# [Problem details]
Repeat exactly, and only, the lines from the one containing "scientific name: Urocyon cinereoargenteus" through the last line of the data below.

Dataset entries
________

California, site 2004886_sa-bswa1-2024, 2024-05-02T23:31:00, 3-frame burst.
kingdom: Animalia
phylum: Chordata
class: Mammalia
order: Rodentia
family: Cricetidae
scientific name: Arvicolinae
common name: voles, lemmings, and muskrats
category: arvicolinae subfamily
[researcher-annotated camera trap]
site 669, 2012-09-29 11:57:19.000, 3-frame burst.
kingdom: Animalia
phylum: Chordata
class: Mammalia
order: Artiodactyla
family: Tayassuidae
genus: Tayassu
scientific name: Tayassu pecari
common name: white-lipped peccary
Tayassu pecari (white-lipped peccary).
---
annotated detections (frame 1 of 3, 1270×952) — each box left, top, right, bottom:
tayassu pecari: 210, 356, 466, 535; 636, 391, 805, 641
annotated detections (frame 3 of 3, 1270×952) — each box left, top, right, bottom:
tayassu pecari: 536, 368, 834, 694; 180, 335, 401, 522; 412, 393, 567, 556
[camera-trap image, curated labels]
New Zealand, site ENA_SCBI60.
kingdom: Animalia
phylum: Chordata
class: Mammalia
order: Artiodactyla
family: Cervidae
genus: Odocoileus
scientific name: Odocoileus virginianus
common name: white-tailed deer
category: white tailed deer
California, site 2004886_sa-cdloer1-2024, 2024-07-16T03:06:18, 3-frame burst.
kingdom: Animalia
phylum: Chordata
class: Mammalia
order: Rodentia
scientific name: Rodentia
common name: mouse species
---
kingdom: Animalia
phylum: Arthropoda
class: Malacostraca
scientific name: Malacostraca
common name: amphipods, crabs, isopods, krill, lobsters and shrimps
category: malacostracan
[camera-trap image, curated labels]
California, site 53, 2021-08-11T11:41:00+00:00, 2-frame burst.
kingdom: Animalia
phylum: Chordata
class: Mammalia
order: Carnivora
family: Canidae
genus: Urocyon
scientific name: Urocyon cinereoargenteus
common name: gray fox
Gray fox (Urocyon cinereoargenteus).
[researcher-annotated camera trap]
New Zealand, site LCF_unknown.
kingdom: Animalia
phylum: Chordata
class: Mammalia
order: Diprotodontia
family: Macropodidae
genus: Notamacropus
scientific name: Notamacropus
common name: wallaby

________

# [Response area]
scientific name: Urocyon cinereoargenteus
common name: gray fox
Gray fox (Urocyon cinereoargenteus).
[researcher-annotated camera trap]
New Zealand, site LCF_unknown.
kingdom: Animalia
phylum: Chordata
class: Mammalia
order: Diprotodontia
family: Macropodidae
genus: Notamacropus
scientific name: Notamacropus
common name: wallaby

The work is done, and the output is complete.